Willie Nile's Buffalo-brewed rock

Considering his home town of Buffalo is just 20 minutes away, it's surprising it has taken Willie Nile this long to do his first proper show in Niagara Falls.

Mind you, he has been busy these past 40 years. Opening up for The Who. Jamming with Springsteen. Earning a loyal following for his amped-up, heartland rock. But while he's a regular at the annual Light of Day Niagara fundraising concert, we've never had Willie on his own until this week.

He agrees, it's long overdue. He already feels like family here.

"I was flying in (to Buffalo) Saturday morning, and as the plane was landing I could clearly see Niagara Falls … it's a hop, skip and a jump away," he says on the line from New York. "To see it in the plane like that, it's in the hood. Totally.

"And the people are so warm there. They're very, very kind to me in Niagara Falls, so it feels like part of the hood."

He's hoping to see all his friends, old and new, at the Seneca Queen Theatre downtown Oct. 1 for the revamped venue's first rock concert since it was brought back from the dead four years ago. As opposed to his brief 20-minute sets at the Light of Day Niagara shows (he'll be back for the next one Nov. 11), Nile will tear it up for two hours.

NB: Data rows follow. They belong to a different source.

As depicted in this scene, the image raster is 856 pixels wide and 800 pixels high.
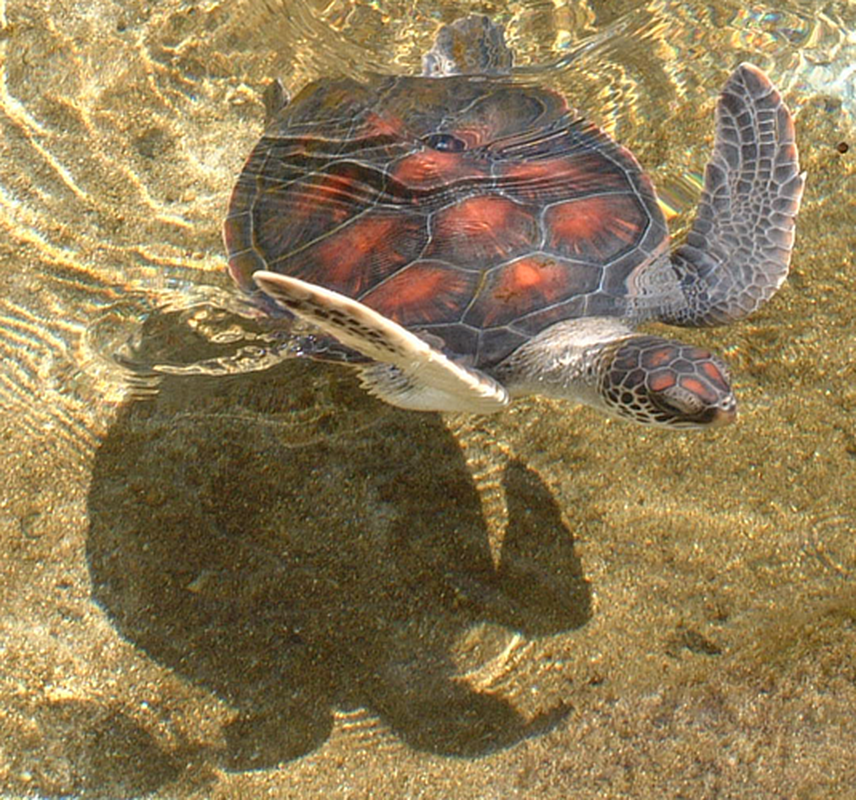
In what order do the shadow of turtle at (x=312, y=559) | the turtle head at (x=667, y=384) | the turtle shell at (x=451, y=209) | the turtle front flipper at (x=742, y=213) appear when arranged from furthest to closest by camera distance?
the turtle front flipper at (x=742, y=213), the shadow of turtle at (x=312, y=559), the turtle shell at (x=451, y=209), the turtle head at (x=667, y=384)

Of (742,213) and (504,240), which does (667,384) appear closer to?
(504,240)

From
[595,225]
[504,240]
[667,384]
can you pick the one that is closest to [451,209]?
[504,240]

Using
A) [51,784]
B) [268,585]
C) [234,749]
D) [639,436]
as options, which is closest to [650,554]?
[639,436]

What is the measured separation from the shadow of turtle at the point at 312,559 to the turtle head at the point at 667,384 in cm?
57

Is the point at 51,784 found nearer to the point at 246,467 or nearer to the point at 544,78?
the point at 246,467

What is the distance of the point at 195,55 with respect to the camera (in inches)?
122

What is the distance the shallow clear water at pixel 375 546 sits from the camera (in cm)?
208

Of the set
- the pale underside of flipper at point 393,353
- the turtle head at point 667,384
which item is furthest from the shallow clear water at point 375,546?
the turtle head at point 667,384

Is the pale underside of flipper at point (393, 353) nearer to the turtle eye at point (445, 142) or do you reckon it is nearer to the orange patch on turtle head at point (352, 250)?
the orange patch on turtle head at point (352, 250)

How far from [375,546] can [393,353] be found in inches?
29.5

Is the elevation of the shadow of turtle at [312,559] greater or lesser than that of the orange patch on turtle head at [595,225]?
lesser

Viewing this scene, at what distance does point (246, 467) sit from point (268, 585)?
0.35 m

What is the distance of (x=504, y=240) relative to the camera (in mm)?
2086

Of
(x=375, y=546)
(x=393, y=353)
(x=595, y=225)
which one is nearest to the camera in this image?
(x=393, y=353)
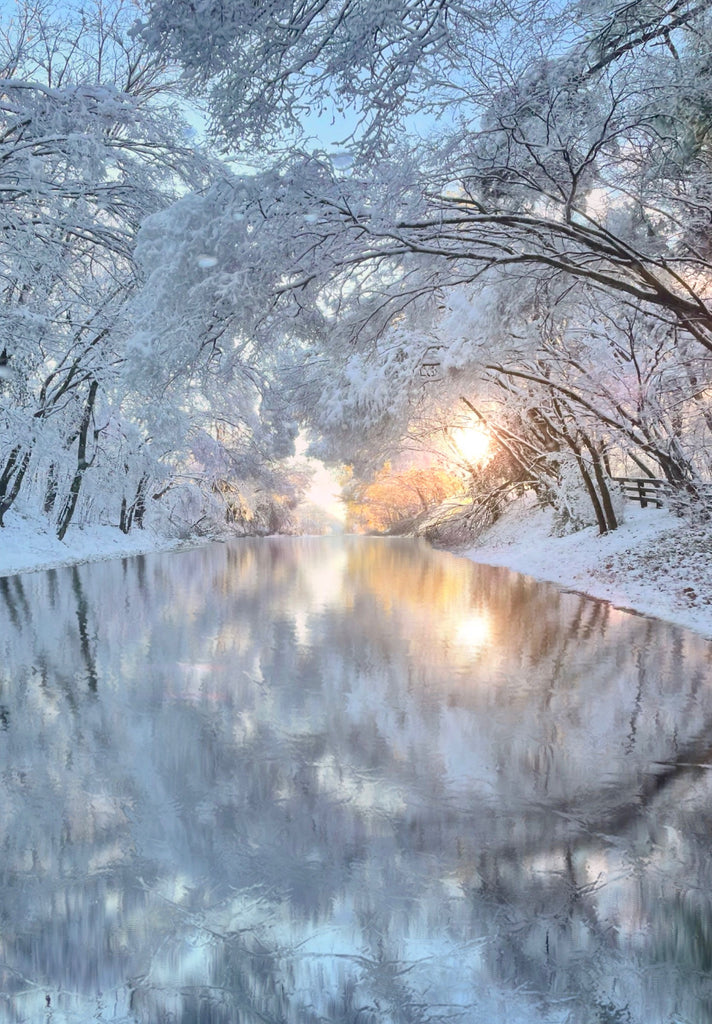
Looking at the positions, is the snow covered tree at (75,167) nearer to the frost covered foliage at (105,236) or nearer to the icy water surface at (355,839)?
the frost covered foliage at (105,236)

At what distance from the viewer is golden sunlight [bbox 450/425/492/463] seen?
3219cm

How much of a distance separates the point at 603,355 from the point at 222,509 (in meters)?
36.7

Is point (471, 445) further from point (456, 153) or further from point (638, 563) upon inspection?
point (456, 153)

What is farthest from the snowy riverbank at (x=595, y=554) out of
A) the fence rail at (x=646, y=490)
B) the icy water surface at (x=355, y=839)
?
the icy water surface at (x=355, y=839)

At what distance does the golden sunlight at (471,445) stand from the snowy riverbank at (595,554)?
3.13 metres

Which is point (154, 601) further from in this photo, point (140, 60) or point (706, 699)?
point (706, 699)

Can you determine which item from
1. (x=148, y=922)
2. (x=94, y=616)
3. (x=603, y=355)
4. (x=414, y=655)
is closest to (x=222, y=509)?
(x=603, y=355)

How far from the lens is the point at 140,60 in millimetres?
11305

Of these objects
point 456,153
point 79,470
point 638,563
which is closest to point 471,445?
point 79,470

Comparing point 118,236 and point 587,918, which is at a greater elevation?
point 118,236

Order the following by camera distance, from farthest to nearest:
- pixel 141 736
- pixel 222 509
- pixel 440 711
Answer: pixel 222 509 → pixel 440 711 → pixel 141 736

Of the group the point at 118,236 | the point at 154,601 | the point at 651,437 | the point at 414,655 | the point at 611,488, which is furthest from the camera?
the point at 611,488

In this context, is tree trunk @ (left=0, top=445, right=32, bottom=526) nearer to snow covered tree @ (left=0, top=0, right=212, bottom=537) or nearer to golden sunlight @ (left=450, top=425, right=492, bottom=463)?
snow covered tree @ (left=0, top=0, right=212, bottom=537)

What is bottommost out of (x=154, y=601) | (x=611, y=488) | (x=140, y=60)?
(x=154, y=601)
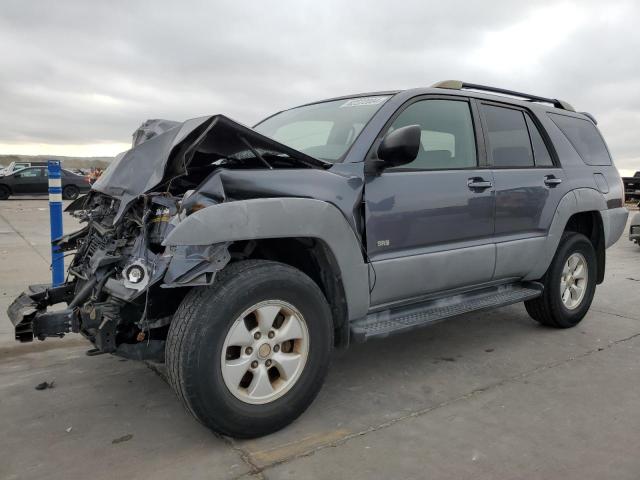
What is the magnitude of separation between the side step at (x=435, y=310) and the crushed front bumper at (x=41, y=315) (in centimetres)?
157

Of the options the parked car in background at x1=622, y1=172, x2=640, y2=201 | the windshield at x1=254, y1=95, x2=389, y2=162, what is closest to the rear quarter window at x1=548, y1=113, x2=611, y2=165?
the windshield at x1=254, y1=95, x2=389, y2=162

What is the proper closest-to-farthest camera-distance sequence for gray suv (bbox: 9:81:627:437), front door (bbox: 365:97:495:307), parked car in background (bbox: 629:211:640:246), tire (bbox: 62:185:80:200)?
gray suv (bbox: 9:81:627:437), front door (bbox: 365:97:495:307), parked car in background (bbox: 629:211:640:246), tire (bbox: 62:185:80:200)

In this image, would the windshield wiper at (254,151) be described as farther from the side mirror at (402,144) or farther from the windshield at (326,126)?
the side mirror at (402,144)

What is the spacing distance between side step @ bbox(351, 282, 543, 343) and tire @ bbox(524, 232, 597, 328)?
0.77ft

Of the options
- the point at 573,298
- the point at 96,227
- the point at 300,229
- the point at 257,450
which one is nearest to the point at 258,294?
the point at 300,229

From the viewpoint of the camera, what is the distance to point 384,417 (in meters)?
3.07

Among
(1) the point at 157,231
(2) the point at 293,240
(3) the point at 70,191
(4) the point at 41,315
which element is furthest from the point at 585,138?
(3) the point at 70,191

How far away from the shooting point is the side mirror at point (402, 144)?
3.01m

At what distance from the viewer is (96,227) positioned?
327 centimetres

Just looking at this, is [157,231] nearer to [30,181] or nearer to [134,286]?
[134,286]

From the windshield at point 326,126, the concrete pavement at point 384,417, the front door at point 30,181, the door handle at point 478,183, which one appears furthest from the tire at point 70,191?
the door handle at point 478,183

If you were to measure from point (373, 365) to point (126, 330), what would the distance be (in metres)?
1.80

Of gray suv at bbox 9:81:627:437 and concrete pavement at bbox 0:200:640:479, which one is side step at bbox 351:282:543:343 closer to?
gray suv at bbox 9:81:627:437

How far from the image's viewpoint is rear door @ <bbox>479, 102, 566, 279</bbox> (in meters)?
4.03
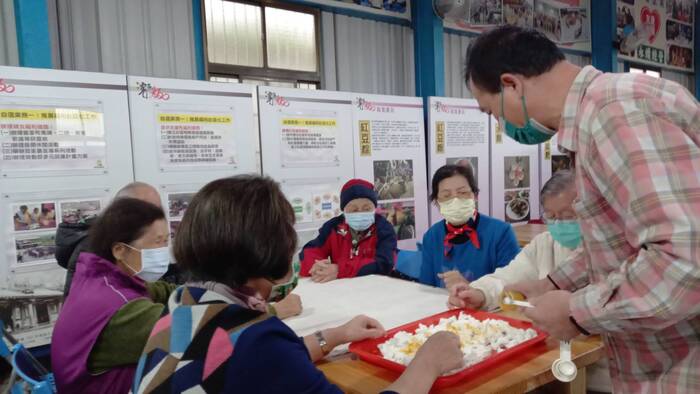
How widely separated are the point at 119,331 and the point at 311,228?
2388mm

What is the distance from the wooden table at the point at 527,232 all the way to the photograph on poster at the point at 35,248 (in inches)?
132

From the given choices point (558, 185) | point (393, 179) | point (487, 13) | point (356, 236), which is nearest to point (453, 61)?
point (487, 13)

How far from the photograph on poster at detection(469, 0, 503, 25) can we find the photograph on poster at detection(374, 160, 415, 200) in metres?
2.32

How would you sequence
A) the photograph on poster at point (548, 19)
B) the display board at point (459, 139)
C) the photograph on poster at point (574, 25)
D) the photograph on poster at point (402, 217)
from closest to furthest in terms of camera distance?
the photograph on poster at point (402, 217) → the display board at point (459, 139) → the photograph on poster at point (548, 19) → the photograph on poster at point (574, 25)

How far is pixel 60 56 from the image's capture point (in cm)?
354

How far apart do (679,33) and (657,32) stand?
27.0 inches

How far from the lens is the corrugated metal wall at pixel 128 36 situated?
3.58 metres

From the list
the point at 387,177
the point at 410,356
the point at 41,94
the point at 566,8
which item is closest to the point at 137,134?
the point at 41,94

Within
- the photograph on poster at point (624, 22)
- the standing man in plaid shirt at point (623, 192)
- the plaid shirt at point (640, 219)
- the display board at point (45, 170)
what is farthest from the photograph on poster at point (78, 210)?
the photograph on poster at point (624, 22)

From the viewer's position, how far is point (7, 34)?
323 centimetres

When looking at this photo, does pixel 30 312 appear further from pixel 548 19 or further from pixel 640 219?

It's a direct result of the 'Jersey sound' Light of Day Niagara cofounder Dave Rotella has brought to town in recent years, The Light of Day show, and its subsequent summer concert series, have converted plenty of local fans to the likes of Nile, Joe Grushecky and Joe D'Urso.

"It's clear to me it's a music-loving town," says Nile. "The reaction to the Light of Day shows is just wonderful. Audiences get it, they have fun, they stand up. They appreciate it and it's a joy to play for an audience like that."

Actually, Nile appreciates everything these days. After some bumps early in his career, he's enjoying the freedom of doing what he wants, when he wants. With no record company pressure, he juggles new music and touring with a vigour even he's surprised at – Nile released just four albums from 1979 to 2003, but five since then, including last year's The Innocent Ones.

He has toured the world, performed in centuries-old opera houses in Italy, and joined Springsteen on stage at Shea Stadium. After Niagara Falls he heads to Sweden and the UK. Nile's brand of Buffalo-brewed Americana, heavily influenced by Bob Dylan and The Clash, connects with more people now than it ever has.

"Willie's so good, I can't believe he's not from New Jersey," Little Steven once said.

Praise also came from Lucinda Williams: "If there was any justice in this world, I'd be opening up for him instead of him for me."

"I'm constantly surprised," says Nile. "I don't take it for granted, I know that I'm lucky. I mean, I've worked hard and taken risks following the life of a musician … it's not a sure thing but it's turned out great. I'm having a blast

"These are the best days for me."

Nile's luck early on was anything but good. Shortly after moving from Buffalo to Greenwich Village in the late '70s, he caught pneumonia and was out of action for a year. Then, after two albums in the early '80s which earned Springsteen comparisons, a legal fight with Geffen Records derailed his career for several years. Nile was off the grid until the well-received Places I Have Never Been in 1991. But it was 2006's magnificent Streets of New York which started his late-inning comeback.

It's no surprise Nile's working class rock seems to hold greater appeal during tough economic times. One of his most popular songs is Hard Times in America, which has proven so universal he can change the name of the country in the title depending on where he's playing.

"I don't know where it's not tough times," he says. "People gravitate to music … especially in hard times. (Think of) the music of Woody Guthrie pouring out of the depression. I think it gives voice to pain and fear, but it can give hope, it can be a release, an escape. All those things.

"If I'm feeling down, music's the one thing that can help get me out of it.," he adds. "That was one of my goals or the new album was to fire a shot across the bow of sorrow. The live shows are a total celebration of being alive, being human."